It is required that the lines from the top of the listing through the line with "United States, site archbold_FL-07." be reproduced exactly, excluding pictures.

Source records: Begin

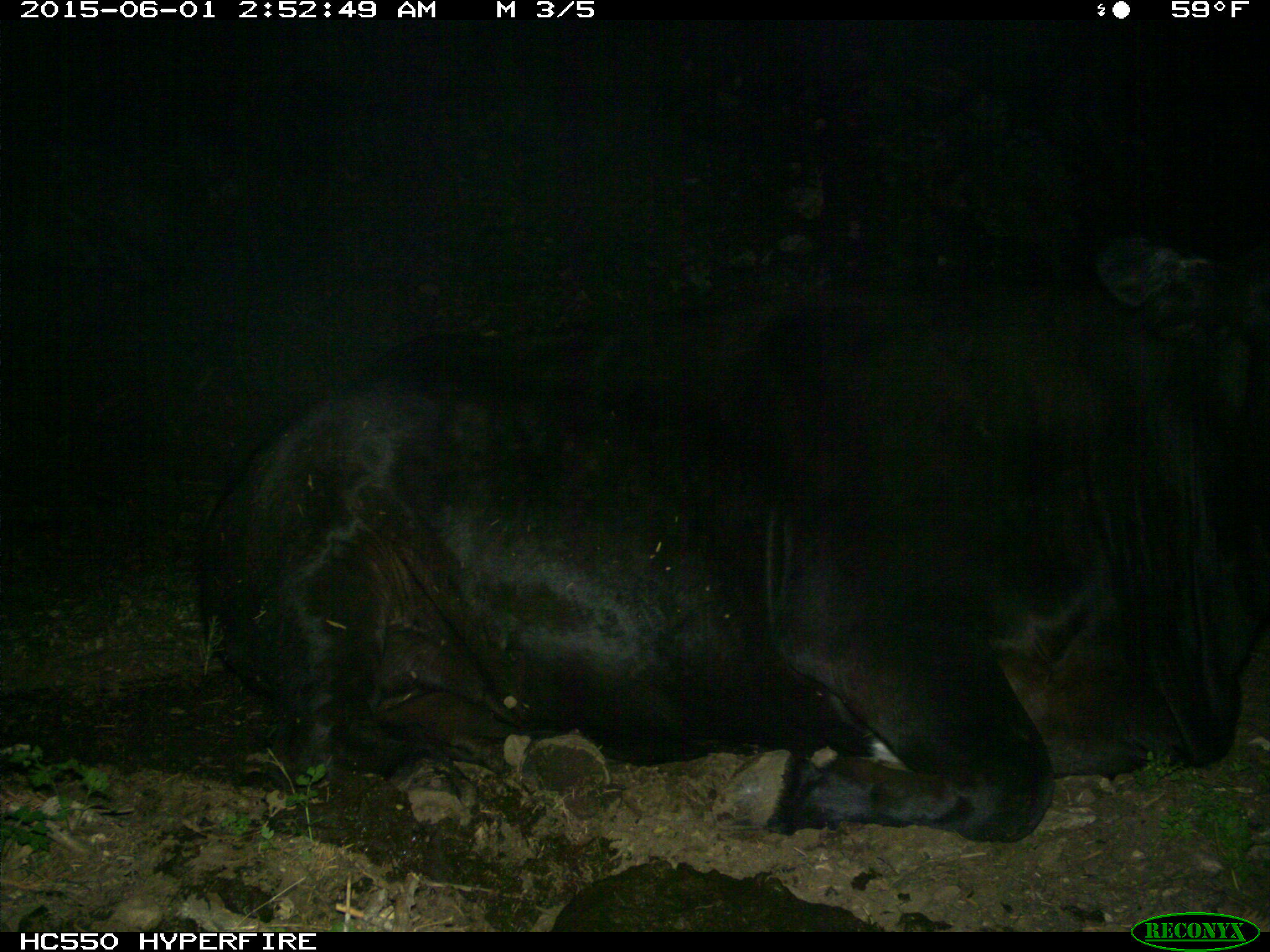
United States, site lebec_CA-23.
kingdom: Animalia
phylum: Chordata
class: Mammalia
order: Artiodactyla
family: Bovidae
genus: Bos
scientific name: Bos taurus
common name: domestic cow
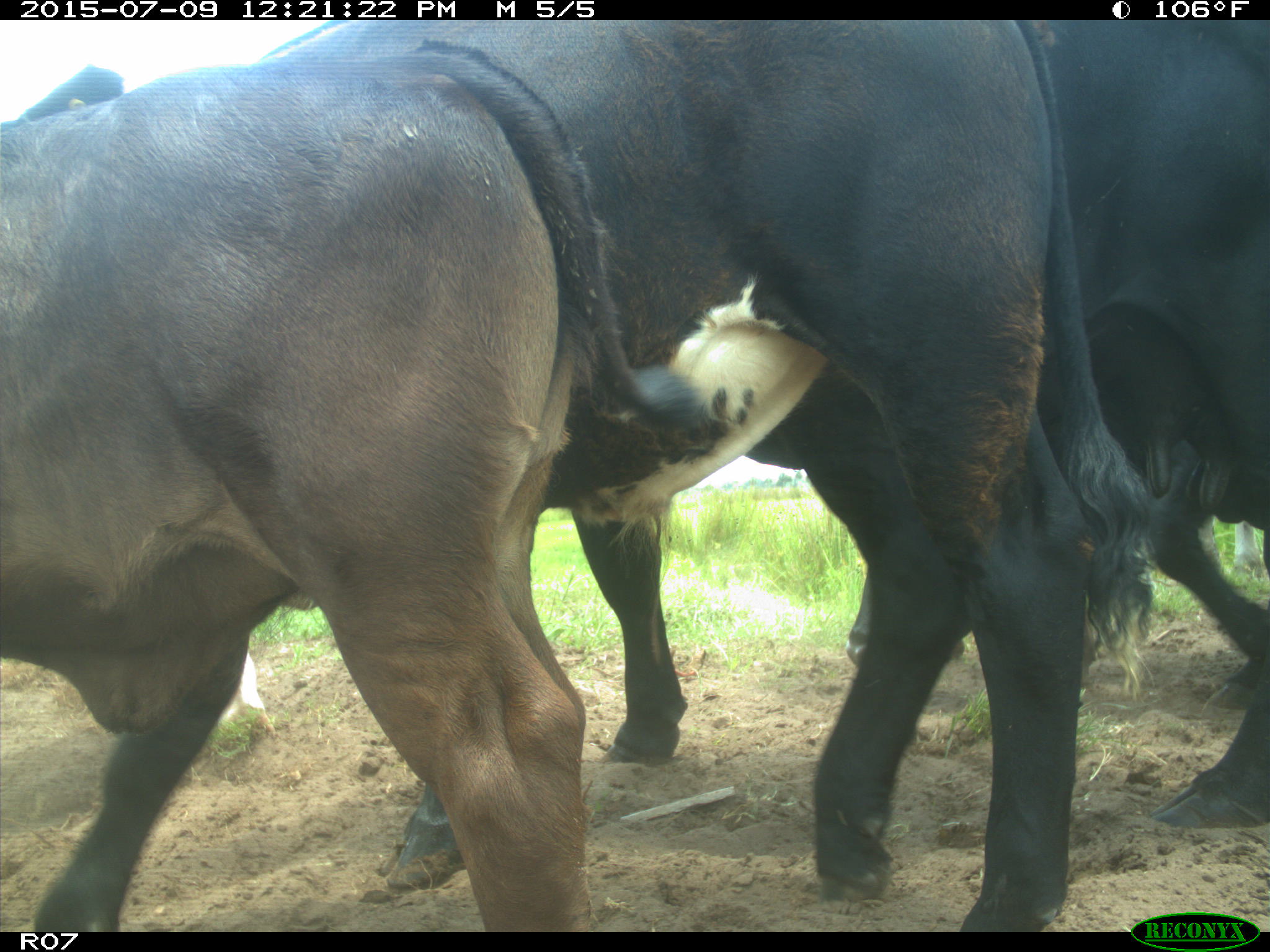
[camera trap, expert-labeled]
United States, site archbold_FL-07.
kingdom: Animalia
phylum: Chordata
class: Mammalia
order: Artiodactyla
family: Bovidae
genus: Bos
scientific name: Bos taurus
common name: domestic cow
Bos taurus (domestic cow).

Source records: End

• [Written reply]
United States, site lebec_CA-23.
kingdom: Animalia
phylum: Chordata
class: Mammalia
order: Artiodactyla
family: Bovidae
genus: Bos
scientific name: Bos taurus
common name: domestic cow
[camera trap, expert-labeled]
United States, site archbold_FL-07.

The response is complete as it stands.